TRAVAIL DEMANDÉ:
Transcrivez en tableau Markdown à deux colonnes, "Numéro" et "Contenu", les lignes qui commencent à celle contenant "At this angle, which" et s'arrêtent après celle contenant "33.5 meters", en omettant les lignes vides. Numérotez-les dans la colonne "Numéro" et reportez chacune dans la colonne "Contenu".

DONNÉES FOURNIES:
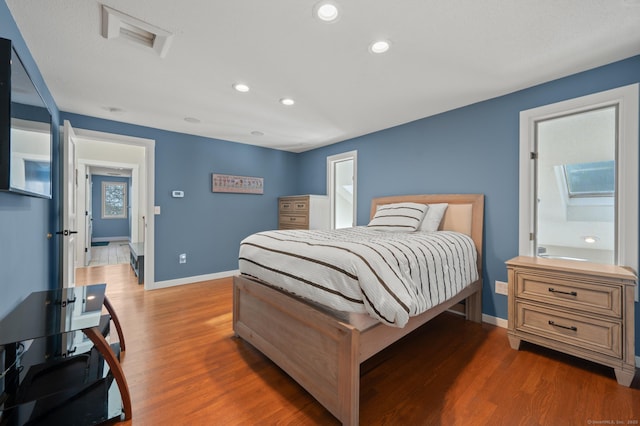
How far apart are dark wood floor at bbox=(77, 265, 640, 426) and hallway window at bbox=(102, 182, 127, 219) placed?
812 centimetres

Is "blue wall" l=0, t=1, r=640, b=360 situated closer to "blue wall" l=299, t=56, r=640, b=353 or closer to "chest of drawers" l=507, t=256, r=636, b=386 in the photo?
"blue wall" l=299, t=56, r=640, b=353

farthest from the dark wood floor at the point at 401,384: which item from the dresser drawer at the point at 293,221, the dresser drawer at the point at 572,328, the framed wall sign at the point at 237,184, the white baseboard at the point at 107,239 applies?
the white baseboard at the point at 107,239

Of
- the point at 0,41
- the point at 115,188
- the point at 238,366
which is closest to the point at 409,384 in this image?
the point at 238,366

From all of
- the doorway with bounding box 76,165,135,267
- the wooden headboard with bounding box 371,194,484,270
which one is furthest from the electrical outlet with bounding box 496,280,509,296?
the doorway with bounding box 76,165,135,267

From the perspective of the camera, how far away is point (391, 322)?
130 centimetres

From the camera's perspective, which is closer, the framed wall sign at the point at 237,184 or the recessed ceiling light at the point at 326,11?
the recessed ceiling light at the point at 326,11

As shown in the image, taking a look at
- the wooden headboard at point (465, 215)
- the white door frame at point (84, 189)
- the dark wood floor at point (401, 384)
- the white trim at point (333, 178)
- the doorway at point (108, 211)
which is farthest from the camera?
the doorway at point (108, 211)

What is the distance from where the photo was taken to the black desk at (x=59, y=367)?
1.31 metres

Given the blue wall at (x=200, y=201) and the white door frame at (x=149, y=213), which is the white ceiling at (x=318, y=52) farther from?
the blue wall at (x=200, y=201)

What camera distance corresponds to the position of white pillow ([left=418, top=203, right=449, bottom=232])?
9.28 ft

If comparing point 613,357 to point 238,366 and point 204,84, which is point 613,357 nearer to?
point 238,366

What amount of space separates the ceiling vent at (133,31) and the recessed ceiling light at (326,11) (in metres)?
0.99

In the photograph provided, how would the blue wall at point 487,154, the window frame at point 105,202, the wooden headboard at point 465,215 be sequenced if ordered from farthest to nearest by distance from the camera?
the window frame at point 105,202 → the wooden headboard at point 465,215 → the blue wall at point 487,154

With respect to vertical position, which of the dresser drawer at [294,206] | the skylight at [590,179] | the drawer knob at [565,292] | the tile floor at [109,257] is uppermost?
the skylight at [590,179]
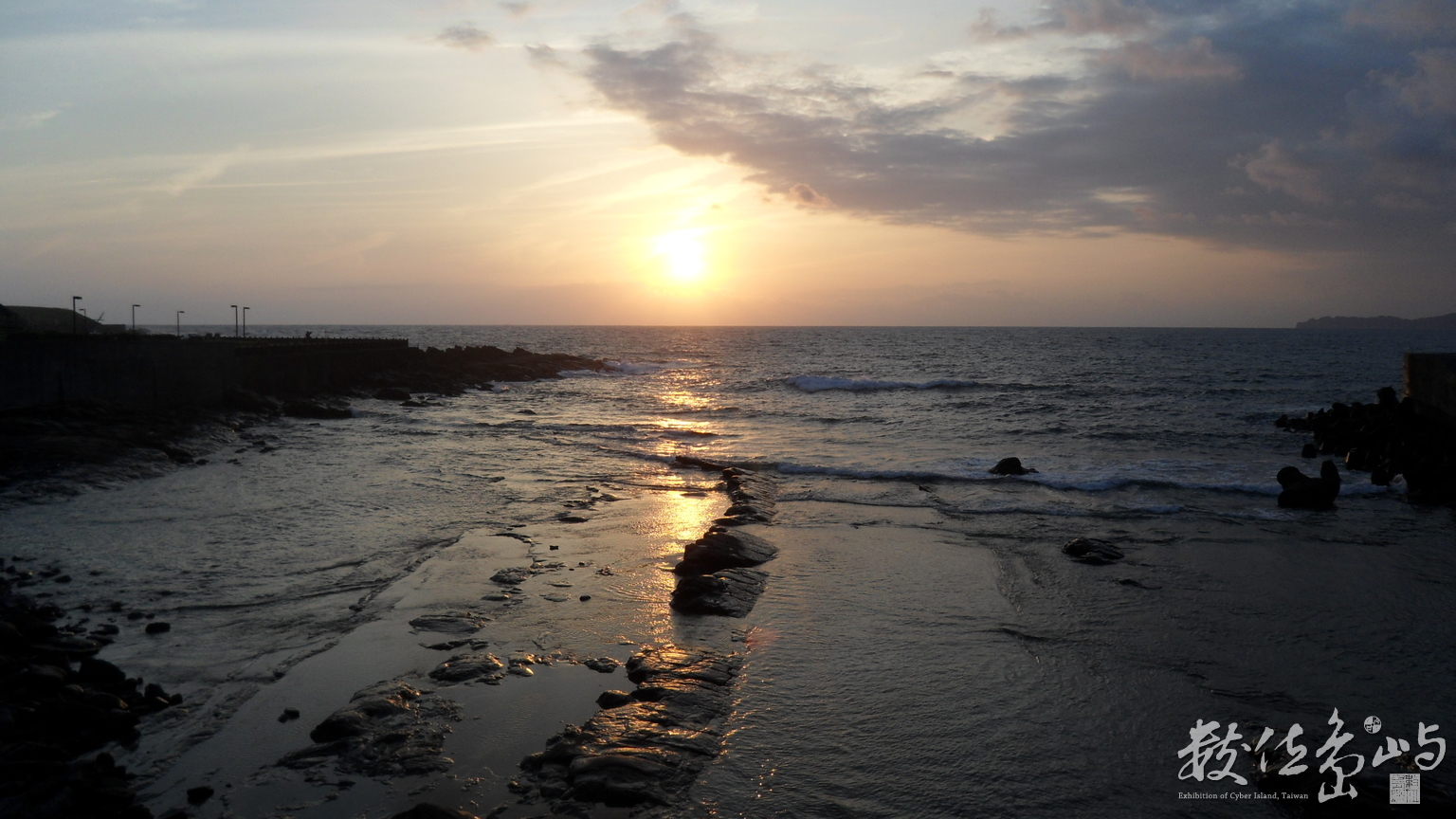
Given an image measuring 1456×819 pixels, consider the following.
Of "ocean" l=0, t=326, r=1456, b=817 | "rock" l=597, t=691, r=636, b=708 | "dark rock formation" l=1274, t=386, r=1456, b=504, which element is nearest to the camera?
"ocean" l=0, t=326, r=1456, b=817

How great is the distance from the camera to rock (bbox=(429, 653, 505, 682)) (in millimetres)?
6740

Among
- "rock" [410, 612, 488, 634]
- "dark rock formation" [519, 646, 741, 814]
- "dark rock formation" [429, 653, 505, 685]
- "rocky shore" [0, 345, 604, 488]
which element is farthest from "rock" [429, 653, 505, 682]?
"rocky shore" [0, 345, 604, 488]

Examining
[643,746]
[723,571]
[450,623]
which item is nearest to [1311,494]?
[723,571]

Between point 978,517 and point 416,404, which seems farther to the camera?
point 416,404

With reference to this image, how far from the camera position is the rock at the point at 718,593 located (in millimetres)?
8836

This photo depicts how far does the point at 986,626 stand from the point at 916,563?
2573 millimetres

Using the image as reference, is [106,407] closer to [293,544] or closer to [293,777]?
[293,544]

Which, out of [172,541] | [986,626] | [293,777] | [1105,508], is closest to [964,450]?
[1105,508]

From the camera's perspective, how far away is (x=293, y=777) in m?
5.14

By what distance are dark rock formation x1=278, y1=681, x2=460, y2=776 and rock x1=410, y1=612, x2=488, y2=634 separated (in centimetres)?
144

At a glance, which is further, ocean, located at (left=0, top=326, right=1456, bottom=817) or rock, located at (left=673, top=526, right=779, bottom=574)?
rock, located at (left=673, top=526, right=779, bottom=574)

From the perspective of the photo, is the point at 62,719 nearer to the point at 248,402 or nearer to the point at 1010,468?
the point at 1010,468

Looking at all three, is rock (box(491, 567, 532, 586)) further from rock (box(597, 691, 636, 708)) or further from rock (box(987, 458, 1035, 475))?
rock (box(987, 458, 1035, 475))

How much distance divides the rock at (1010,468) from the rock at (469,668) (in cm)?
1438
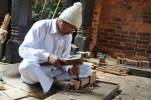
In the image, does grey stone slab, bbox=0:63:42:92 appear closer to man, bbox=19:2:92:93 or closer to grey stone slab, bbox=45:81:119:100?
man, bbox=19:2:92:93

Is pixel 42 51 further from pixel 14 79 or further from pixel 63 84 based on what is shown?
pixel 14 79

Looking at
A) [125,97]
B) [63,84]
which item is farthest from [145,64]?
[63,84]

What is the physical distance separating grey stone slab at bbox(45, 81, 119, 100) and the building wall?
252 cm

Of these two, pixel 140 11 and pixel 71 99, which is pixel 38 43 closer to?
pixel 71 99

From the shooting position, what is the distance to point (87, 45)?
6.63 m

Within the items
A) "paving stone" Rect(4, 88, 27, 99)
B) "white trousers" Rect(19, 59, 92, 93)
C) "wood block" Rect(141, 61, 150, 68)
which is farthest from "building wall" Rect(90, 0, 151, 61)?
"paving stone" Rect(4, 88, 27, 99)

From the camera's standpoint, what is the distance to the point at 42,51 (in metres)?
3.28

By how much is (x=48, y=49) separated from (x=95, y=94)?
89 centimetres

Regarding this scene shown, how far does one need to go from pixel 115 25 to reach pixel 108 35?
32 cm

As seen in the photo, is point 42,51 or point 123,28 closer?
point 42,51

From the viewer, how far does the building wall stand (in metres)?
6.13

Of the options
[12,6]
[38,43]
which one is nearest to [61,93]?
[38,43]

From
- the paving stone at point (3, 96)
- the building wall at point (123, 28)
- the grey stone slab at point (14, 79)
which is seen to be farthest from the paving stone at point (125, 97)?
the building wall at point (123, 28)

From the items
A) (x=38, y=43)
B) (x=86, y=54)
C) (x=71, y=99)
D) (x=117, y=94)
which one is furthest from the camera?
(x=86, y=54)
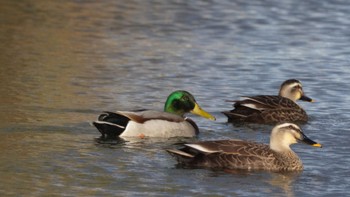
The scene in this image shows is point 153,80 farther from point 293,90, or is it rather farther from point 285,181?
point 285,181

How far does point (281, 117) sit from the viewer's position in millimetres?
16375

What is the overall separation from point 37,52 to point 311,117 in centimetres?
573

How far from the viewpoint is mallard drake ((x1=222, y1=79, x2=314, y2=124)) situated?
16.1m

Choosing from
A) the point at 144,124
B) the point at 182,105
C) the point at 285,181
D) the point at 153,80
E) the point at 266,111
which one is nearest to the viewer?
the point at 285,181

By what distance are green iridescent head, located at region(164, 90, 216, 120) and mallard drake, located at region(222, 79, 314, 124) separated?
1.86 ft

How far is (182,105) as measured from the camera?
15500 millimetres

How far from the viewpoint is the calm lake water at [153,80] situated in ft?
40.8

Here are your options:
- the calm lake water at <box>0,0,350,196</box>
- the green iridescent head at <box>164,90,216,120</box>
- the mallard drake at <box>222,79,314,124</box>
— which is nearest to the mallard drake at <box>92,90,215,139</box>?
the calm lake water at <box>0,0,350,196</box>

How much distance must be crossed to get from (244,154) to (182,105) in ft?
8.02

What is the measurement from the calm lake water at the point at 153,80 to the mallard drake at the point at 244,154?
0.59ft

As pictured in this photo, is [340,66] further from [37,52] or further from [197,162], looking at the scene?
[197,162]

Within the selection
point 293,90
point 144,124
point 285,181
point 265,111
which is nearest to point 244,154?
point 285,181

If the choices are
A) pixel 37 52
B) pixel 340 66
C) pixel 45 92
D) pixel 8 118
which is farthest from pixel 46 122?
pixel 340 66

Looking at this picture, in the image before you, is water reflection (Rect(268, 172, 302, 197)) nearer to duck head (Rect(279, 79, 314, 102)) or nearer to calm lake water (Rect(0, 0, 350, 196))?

...

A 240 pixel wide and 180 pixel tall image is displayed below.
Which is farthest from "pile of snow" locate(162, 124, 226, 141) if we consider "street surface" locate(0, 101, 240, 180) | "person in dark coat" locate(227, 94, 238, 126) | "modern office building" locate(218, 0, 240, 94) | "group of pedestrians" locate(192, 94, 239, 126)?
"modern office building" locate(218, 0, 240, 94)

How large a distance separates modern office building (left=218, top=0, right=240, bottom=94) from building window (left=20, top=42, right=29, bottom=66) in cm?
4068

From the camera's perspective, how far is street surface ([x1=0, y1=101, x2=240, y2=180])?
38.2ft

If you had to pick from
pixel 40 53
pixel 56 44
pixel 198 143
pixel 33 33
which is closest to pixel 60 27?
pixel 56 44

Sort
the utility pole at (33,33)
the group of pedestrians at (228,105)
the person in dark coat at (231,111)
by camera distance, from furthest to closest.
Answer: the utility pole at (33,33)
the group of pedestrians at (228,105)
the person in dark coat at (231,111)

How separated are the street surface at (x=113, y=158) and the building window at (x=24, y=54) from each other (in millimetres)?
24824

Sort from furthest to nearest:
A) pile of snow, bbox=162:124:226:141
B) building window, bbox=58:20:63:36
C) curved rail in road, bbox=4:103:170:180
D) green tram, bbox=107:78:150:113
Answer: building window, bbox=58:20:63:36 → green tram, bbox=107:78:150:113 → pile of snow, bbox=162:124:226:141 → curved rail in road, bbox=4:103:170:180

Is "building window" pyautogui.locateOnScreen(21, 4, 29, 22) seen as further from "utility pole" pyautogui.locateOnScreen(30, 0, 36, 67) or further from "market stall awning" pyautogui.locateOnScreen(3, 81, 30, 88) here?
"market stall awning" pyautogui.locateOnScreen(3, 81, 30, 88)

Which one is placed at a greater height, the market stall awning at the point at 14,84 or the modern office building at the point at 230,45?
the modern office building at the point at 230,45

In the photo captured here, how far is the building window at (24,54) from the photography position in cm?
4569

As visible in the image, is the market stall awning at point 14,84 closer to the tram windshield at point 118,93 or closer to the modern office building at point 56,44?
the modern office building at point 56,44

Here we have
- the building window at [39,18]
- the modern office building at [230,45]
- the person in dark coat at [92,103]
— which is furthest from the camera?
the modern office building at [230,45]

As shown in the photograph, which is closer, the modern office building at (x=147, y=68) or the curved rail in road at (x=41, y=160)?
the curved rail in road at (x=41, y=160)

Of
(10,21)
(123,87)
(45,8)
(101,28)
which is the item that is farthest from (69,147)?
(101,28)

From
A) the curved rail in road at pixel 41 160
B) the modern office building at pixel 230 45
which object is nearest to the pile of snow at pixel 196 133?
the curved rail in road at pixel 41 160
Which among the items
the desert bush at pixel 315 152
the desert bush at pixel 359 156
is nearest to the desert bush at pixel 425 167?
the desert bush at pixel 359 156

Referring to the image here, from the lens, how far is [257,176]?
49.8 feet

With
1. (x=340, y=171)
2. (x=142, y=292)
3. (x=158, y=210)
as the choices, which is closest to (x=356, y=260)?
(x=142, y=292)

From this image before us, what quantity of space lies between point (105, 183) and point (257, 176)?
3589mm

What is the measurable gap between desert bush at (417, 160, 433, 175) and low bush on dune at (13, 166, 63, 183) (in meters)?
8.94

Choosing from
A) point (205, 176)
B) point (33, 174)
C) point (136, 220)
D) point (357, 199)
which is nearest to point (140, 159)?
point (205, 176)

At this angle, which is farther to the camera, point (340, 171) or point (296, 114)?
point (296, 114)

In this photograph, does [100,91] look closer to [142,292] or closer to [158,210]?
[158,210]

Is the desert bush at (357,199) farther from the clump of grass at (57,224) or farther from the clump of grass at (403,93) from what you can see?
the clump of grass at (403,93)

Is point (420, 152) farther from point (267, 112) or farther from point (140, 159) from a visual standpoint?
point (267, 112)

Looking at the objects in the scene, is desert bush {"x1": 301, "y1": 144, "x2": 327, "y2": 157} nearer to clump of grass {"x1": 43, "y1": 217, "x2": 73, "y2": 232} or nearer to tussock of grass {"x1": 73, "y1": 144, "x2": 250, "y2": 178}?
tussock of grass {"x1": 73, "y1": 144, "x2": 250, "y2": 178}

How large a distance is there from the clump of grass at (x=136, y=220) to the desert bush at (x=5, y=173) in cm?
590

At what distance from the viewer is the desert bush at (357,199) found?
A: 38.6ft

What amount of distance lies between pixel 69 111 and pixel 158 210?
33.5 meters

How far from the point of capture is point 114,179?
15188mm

--

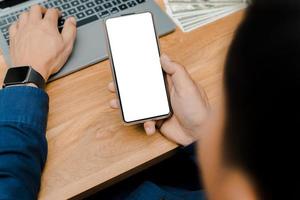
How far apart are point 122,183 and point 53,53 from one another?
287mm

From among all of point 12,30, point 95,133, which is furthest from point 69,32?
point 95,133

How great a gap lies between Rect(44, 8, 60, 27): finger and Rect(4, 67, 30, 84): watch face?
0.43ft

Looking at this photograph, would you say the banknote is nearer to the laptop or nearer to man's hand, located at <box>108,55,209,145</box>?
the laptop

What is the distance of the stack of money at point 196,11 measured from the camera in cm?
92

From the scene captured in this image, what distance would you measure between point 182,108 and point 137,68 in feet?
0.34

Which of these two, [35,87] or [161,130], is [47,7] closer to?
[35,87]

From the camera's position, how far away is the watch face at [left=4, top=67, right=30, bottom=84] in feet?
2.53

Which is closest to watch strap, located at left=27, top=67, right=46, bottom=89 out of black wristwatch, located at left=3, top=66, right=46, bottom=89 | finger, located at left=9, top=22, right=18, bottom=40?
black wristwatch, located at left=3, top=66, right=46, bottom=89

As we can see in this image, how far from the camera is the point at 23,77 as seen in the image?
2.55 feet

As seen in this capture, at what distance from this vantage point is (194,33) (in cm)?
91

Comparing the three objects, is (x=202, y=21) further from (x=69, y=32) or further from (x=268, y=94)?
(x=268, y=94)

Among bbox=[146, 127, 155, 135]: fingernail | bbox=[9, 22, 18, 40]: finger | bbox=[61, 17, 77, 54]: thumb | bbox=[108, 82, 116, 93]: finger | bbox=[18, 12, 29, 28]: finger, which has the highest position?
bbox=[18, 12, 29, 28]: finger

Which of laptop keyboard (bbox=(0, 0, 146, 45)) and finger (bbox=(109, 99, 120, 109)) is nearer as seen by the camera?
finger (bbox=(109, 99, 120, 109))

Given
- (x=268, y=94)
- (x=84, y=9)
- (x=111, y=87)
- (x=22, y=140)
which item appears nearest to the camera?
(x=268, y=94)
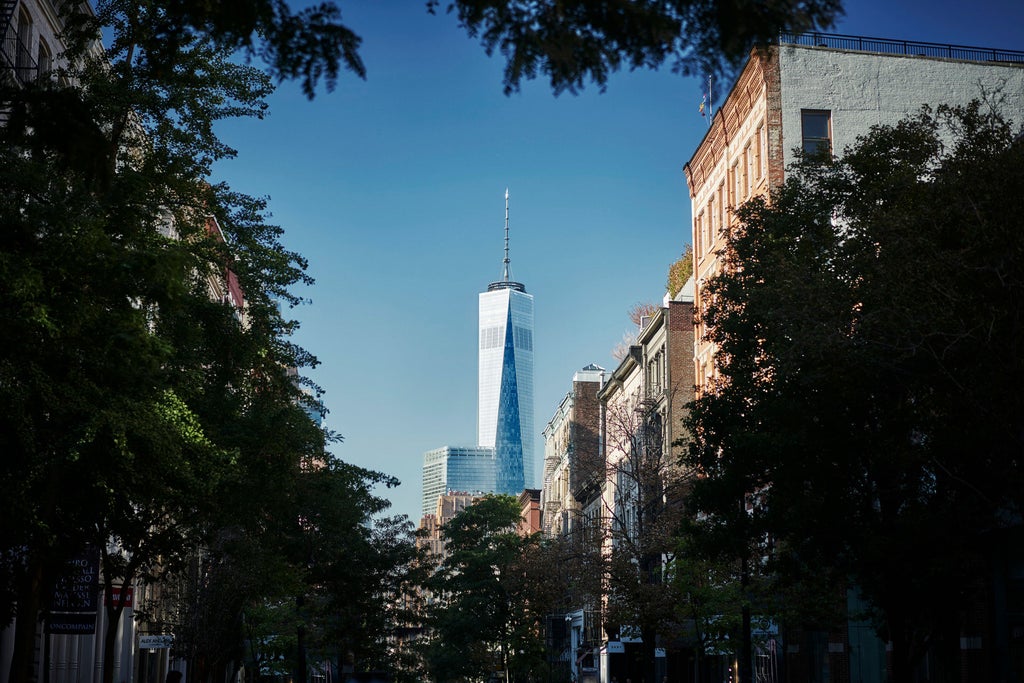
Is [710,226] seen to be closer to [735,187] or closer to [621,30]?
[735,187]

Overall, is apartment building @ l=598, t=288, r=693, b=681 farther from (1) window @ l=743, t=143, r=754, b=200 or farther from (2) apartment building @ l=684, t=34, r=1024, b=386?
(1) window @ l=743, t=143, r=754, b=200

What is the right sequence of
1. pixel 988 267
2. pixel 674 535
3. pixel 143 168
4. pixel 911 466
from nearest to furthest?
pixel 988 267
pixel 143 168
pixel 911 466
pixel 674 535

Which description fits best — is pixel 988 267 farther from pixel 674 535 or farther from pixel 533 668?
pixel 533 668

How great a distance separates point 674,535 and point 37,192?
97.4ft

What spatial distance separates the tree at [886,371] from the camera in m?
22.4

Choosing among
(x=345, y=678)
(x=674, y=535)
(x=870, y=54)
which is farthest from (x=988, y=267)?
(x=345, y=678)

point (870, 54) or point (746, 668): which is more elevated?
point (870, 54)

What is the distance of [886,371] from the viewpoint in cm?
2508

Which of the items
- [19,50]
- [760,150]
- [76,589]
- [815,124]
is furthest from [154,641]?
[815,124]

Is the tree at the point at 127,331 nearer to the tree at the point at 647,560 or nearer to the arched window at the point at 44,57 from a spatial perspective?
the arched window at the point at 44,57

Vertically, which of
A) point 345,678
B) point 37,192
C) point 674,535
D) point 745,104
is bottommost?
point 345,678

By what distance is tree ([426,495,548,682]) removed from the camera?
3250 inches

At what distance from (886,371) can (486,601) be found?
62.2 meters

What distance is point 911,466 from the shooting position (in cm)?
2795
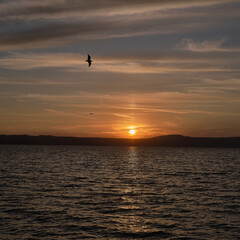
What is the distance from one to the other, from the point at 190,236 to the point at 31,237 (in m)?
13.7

RÉPONSE ATTENDUE:
| Numéro | Contenu |
|---|---|
| 1 | At this angle, which is farther to the camera, point (340, 171) or point (296, 114)? |
| 2 | point (296, 114) |
| 3 | In this photograph, does [100,91] look closer to [142,292] or closer to [158,210]? |
| 4 | [158,210] |
| 5 | Is the desert bush at (357,199) farther from the clump of grass at (57,224) or farther from the clump of grass at (403,93) from what you can see? |
| 6 | the clump of grass at (403,93) |
| 7 | Is point (420, 152) farther from point (267, 112) or farther from point (140, 159) from a visual standpoint? |
| 8 | point (267, 112) |
| 9 | Looking at the objects in the scene, is desert bush {"x1": 301, "y1": 144, "x2": 327, "y2": 157} nearer to clump of grass {"x1": 43, "y1": 217, "x2": 73, "y2": 232} or nearer to tussock of grass {"x1": 73, "y1": 144, "x2": 250, "y2": 178}? |
| 10 | tussock of grass {"x1": 73, "y1": 144, "x2": 250, "y2": 178} |
| 11 | How large a distance is there from the clump of grass at (x=136, y=220) to the desert bush at (x=5, y=173) in cm? |
| 12 | 590 |
| 13 | At what distance from the viewer is the desert bush at (357,199) found? |
| 14 | A: 38.6ft |
| 15 | What amount of distance lies between pixel 69 111 and pixel 158 210? |
| 16 | 33.5 meters |